All of this means there is no magic bullet when it comes to advancing technology. Change isn’t going to appeal to everyone, but it’s still inevitable. Here are four technology trends that will define 2017 and how companies can use them to improve their UX:
1. Collective intelligence
As its name implies, collective intelligence encompasses the evolving knowledge base of a group. It’s been a hot topic since the inception of the internet, which is in and of itself a CI platform. There are two sides to the CI discussion.
On the one hand, platforms relying on big data, artificial intelligence and automated objective data collection will keep getting smarter. Tools such as Amazon’s Alexa aggregate human-generated information in real time to help users navigate potentially changing environments.

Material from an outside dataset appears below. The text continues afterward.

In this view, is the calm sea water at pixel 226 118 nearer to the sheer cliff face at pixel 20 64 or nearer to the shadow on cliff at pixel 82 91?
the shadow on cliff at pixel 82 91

On the other hand, we’ll see the continued prevalence of human-generated, open-source communities, which often serve as repositories of CI. For years, websites such as Quora, Reddit andStackExchange have allowed users to rely on one another for answers (and entertainment). More recently, my company was asked to build open-source communities to facilitate collaboration and learning among internal teams of developers and designers at large corporations. We have also seen the same principle applied to employee feedback and HR, such as with POPin.
So, if you’re pondering how best to take advantage of CI, rethink your company’s decision-making processes and its approach to the curation of company knowledge bases. Companies structured the way most companies still are — with a single key decision-maker at the top — will inevitably make some suboptimal choices.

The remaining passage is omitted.